**The records**
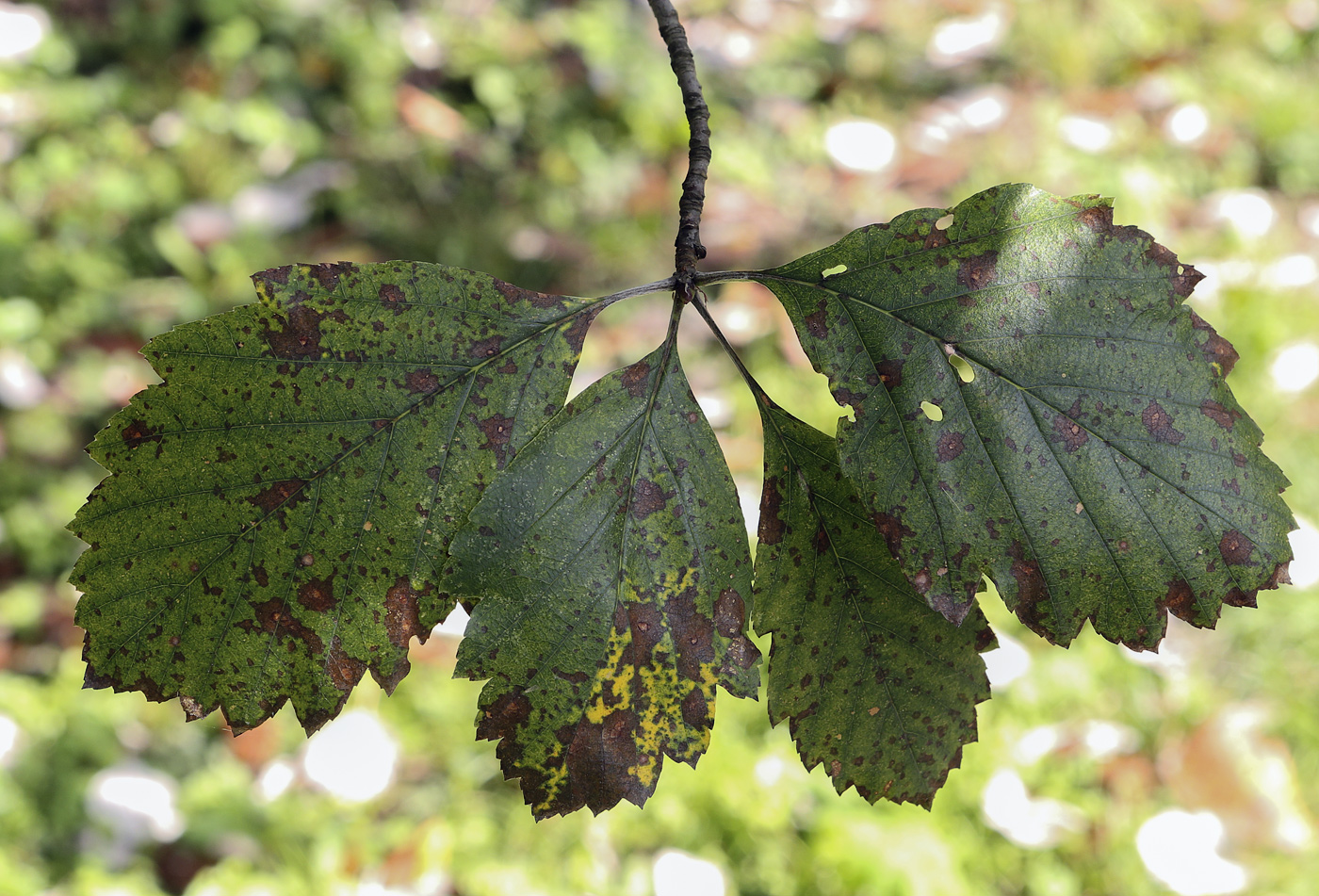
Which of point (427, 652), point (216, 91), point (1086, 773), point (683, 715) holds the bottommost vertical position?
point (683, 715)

---

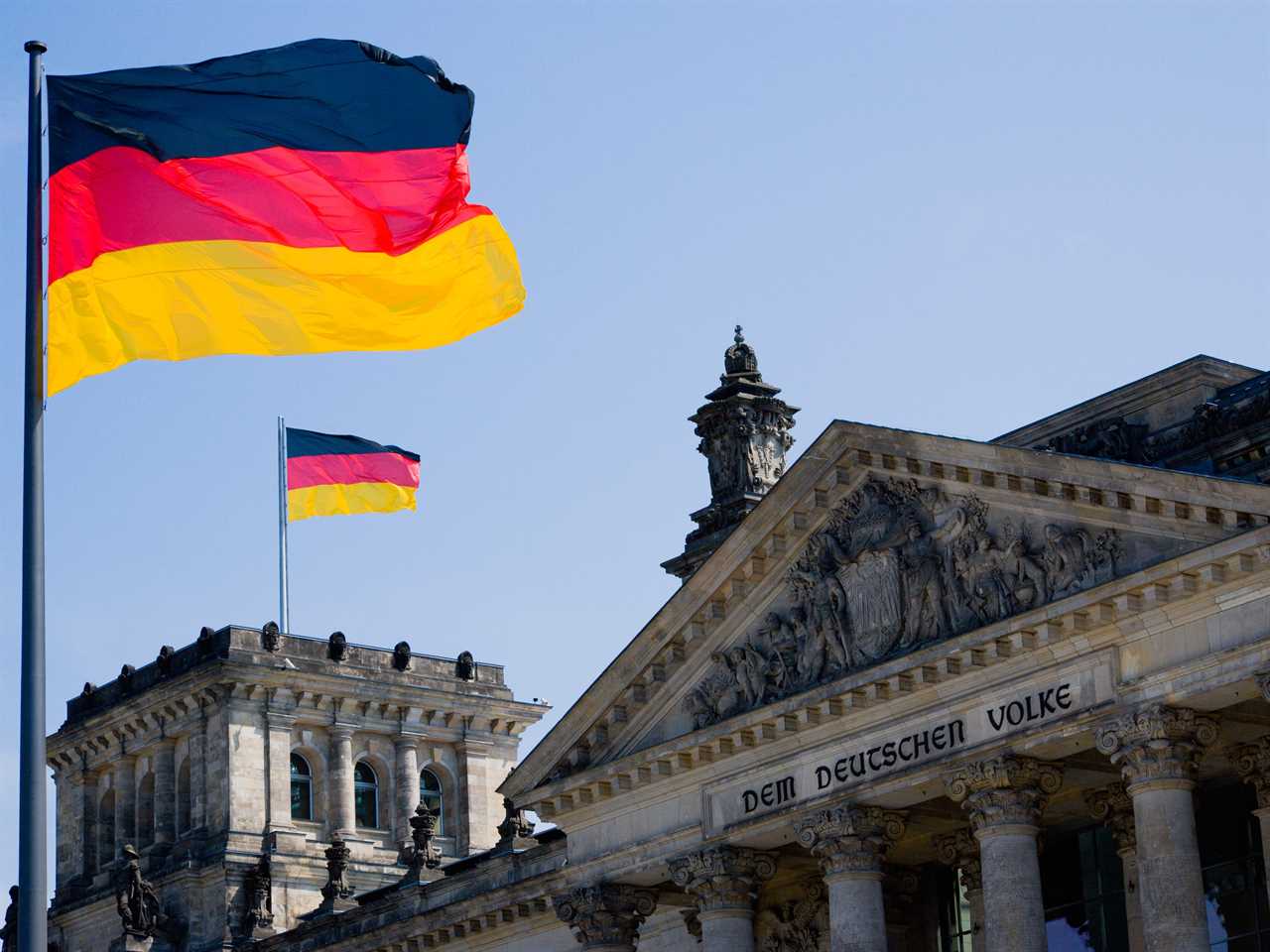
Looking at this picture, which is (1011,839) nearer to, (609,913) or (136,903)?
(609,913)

...

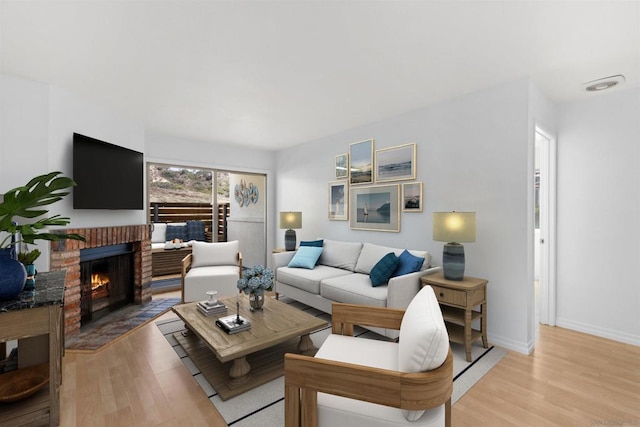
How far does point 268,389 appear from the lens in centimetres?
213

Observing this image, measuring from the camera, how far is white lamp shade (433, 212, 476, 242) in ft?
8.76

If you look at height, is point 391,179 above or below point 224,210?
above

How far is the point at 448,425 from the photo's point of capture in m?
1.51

**Aim of the exercise**
Return every line from the entries above that contains the word "point".

**Reply**
Which of point (427, 652), point (216, 91), point (1086, 773), point (683, 715) holds the bottommost vertical position?
point (683, 715)
How far does point 268,389 appear from the lens in centimetres?
If you look at height, is point 391,179 above or below point 224,210?
How far is the point at 448,425 from the photo's point of capture in m?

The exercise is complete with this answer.